Dr. Jing Li is a health economist with research interests in the economic, social and behavioral factors affecting individual decision-making in health and healthcare, for both providers and patients, and the impact of policies that leverage these factors to improve patient outcomes and healthcare market efficiency. Methodologically, she is interested in innovatively applying advanced experimental and econometric methods to addressing understudied questions in health economics and policy. Dr. Li’s current projects study experimentally measured social preferences (altruism) of physicians and their relationship with patient outcomes, healthcare and financial decision-making for older adults with cognitive impairments including Alzheimer’s disease and related dementias, and conflicts of interest in physician drug prescribing.

Selected Publications

https://www.ncbi.nlm.nih.gov/myncbi/jing.li.13/bibliography/public/

Andy Stergachis

Education

  • PhD in Social & Administrative Pharmacy, University of Minnesota
  • MS in Pharmacy Administration, University of Minnesota
  • BPharm Pharmacy, Washington State University

Courses Taught

  • Pharm 581/GH 543: Global Health Pharmacy
  • Pharm 582/GH 590: Global Pharmacovigilance

Biography

Andy Stergachis is Professor of Pharmacy and Global Health and Adjunct Professor of Health Services and Epidemiology, Associate Dean, School of Pharmacy, and Director of the Global Medicines Program, University of Washington. He is an author of over 160 peer-reviewed publications in areas such as drug safety, pharmaceutical outcomes, and clinical epidemiology and served as Editor-in-Chief of the Journal of the American Pharmacists Association. He is an elected member of the National Academies of Medicine. He served on the Drug Safety and Risk Management Advisory Committee for the US FDA, Malaria in Pregnancy Consortium Safety Working Group, the Advisory Group to Global Alert and Response for the WHO, the Access and Product Management Advisory Committee for Medicines for Malaria Venture, and the Bill & Melinda Gates Foundation Safety Surveillance Working Group. He is Chair of the Expert Panel to Review Surveillance and Screening Technologies for the Quality Assurance of Medicines for United States Pharmacopeia, He is a Fellow of the International Society for Pharmacoepidemiology and a Fellow of the American Pharmacists Association.  Since 2010, He has chaired 7 PhD student doctoral dissertation committees (Epidemiology and Pharmacy), mentored postdoctoral trainees, served on numerous graduate student PhD dissertation and MPH thesis committees, and served as advisor to multiple graduate students.

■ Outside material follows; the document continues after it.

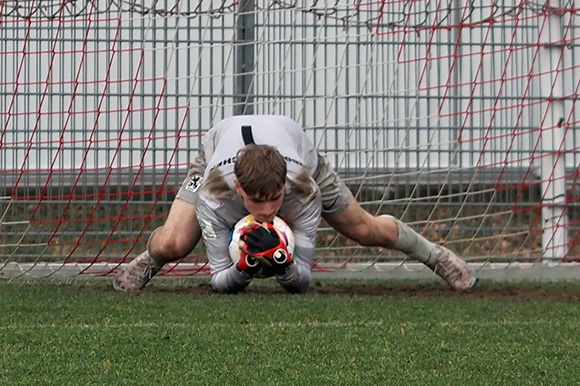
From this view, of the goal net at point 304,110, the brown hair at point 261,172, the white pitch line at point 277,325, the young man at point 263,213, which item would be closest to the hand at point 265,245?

Dr. Stergachis’ research focus is pharmacoepidemiology, global medicines safety, pharmaceutical outcomes research, and public health systems research.   He directed a pharmacovigilance pregnancy registry study on the safety of first trimester antimalarials conducted in three sub-Saharan African countries and has developed novel approaches for HIV pharmacovigilance and strengthening pharmacy services in LMICs.  He is currently PI of the University of Washington component of a pharmacovigilance project funded by the Bill & Melinda Gates Foundation. He is the PI of the UW component of a USAID-funded cooperative agreement with Management Sciences for Health on the Medicines, Technologies, and Pharmaceutical Services (MTaPS) Program. He is a co-investigator on a project with the Institute for Health Metrics and Evaluation (IHME) on mapping and monitoring the global burden of antimicrobial resistance.  Through his affiliation with the Northwest Center for Public Health Practice, he also works on workforce development and research in emergency preparedness with the public health community.